Records contained in a dataset
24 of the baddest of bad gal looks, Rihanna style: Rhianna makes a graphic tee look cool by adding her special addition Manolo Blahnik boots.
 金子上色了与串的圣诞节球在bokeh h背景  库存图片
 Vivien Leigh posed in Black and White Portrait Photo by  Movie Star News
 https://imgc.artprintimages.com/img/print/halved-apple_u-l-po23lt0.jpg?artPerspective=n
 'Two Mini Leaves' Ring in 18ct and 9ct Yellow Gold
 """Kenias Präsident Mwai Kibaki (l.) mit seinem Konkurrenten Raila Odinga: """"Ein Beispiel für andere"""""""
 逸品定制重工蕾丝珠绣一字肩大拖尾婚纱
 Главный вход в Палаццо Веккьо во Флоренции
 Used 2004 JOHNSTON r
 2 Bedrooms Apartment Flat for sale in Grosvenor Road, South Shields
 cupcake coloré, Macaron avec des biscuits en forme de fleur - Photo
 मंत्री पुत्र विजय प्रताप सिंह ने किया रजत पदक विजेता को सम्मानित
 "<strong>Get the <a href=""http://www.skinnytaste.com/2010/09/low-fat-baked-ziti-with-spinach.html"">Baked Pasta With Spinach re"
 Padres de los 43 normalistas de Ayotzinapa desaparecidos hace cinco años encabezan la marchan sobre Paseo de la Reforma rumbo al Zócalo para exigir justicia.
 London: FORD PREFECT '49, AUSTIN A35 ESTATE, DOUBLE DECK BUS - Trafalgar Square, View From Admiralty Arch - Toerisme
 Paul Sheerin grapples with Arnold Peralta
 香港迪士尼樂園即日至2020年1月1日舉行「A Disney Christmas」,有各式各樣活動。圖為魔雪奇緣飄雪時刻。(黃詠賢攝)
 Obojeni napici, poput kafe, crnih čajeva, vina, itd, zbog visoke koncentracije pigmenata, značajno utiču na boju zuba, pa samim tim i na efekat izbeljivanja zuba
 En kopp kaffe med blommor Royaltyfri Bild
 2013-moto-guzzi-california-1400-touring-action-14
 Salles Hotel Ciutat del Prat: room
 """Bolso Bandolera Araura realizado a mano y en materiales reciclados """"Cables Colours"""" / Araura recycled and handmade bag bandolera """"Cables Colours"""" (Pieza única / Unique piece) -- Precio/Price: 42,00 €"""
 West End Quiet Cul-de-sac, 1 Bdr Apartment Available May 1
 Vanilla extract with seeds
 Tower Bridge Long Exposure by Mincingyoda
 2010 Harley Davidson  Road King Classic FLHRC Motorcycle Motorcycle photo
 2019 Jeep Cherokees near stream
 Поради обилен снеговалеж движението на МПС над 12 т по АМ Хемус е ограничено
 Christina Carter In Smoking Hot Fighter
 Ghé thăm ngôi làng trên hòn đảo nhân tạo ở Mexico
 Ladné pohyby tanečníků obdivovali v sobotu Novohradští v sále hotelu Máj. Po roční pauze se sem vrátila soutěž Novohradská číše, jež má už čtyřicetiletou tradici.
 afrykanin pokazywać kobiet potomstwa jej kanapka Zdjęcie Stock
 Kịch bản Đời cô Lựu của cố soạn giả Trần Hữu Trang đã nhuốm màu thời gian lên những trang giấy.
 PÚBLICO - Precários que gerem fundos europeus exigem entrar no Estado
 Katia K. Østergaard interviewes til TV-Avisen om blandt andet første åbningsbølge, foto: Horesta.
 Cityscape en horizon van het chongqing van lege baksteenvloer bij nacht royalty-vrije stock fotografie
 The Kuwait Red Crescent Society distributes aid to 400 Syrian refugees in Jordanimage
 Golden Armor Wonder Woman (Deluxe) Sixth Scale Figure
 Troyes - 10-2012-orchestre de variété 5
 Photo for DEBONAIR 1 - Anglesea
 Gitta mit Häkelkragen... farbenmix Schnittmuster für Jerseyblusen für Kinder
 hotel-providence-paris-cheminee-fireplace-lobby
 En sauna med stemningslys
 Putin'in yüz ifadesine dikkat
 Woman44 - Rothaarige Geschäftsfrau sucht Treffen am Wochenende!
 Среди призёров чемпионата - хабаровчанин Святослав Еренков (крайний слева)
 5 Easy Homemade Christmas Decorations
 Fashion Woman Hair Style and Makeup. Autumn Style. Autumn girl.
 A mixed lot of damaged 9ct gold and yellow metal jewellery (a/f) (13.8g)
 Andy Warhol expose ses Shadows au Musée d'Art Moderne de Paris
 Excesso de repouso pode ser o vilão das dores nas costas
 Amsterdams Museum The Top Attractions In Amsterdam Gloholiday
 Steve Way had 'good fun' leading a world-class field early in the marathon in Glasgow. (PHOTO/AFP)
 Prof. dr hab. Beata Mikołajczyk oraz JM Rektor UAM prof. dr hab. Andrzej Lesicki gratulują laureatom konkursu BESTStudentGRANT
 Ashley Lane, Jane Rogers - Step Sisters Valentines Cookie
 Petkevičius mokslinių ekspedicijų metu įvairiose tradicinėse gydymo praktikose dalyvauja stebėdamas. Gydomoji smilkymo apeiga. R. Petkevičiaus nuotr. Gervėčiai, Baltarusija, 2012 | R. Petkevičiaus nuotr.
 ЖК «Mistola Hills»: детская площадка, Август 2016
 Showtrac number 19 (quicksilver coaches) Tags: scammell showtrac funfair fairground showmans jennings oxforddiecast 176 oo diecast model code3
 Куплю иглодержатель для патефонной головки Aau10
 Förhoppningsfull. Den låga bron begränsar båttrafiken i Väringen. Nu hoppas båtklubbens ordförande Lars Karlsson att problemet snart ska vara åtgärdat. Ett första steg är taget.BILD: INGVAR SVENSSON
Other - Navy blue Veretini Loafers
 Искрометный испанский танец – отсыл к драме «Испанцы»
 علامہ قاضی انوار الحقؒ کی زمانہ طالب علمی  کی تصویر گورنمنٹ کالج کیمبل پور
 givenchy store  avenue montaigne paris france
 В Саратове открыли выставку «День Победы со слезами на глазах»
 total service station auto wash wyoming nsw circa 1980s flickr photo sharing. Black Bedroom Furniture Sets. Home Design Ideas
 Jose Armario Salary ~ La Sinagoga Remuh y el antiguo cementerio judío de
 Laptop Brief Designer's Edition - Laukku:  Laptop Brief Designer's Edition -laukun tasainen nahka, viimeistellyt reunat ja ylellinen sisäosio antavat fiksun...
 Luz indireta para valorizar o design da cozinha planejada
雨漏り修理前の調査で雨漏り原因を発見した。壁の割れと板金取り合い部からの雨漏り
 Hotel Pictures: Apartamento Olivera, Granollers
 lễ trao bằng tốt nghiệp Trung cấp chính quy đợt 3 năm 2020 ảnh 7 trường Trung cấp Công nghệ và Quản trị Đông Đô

Work to complete: Extract exactly the leading lines of the data, stopping at and including the line with "2019 Jeep Cherokees near stream".

Answer to the exercise:
24 of the baddest of bad gal looks, Rihanna style: Rhianna makes a graphic tee look cool by adding her special addition Manolo Blahnik boots.
 金子上色了与串的圣诞节球在bokeh h背景  库存图片
 Vivien Leigh posed in Black and White Portrait Photo by  Movie Star News
 https://imgc.artprintimages.com/img/print/halved-apple_u-l-po23lt0.jpg?artPerspective=n
 'Two Mini Leaves' Ring in 18ct and 9ct Yellow Gold
 """Kenias Präsident Mwai Kibaki (l.) mit seinem Konkurrenten Raila Odinga: """"Ein Beispiel für andere"""""""
 逸品定制重工蕾丝珠绣一字肩大拖尾婚纱
 Главный вход в Палаццо Веккьо во Флоренции
 Used 2004 JOHNSTON r
 2 Bedrooms Apartment Flat for sale in Grosvenor Road, South Shields
 cupcake coloré, Macaron avec des biscuits en forme de fleur - Photo
 मंत्री पुत्र विजय प्रताप सिंह ने किया रजत पदक विजेता को सम्मानित
 "<strong>Get the <a href=""http://www.skinnytaste.com/2010/09/low-fat-baked-ziti-with-spinach.html"">Baked Pasta With Spinach re"
 Padres de los 43 normalistas de Ayotzinapa desaparecidos hace cinco años encabezan la marchan sobre Paseo de la Reforma rumbo al Zócalo para exigir justicia.
 London: FORD PREFECT '49, AUSTIN A35 ESTATE, DOUBLE DECK BUS - Trafalgar Square, View From Admiralty Arch - Toerisme
 Paul Sheerin grapples with Arnold Peralta
 香港迪士尼樂園即日至2020年1月1日舉行「A Disney Christmas」,有各式各樣活動。圖為魔雪奇緣飄雪時刻。(黃詠賢攝)
 Obojeni napici, poput kafe, crnih čajeva, vina, itd, zbog visoke koncentracije pigmenata, značajno utiču na boju zuba, pa samim tim i na efekat izbeljivanja zuba
 En kopp kaffe med blommor Royaltyfri Bild
 2013-moto-guzzi-california-1400-touring-action-14
 Salles Hotel Ciutat del Prat: room
 """Bolso Bandolera Araura realizado a mano y en materiales reciclados """"Cables Colours"""" / Araura recycled and handmade bag bandolera """"Cables Colours"""" (Pieza única / Unique piece) -- Precio/Price: 42,00 €"""
 West End Quiet Cul-de-sac, 1 Bdr Apartment Available May 1
 Vanilla extract with seeds
 Tower Bridge Long Exposure by Mincingyoda
 2010 Harley Davidson  Road King Classic FLHRC Motorcycle Motorcycle photo
 2019 Jeep Cherokees near stream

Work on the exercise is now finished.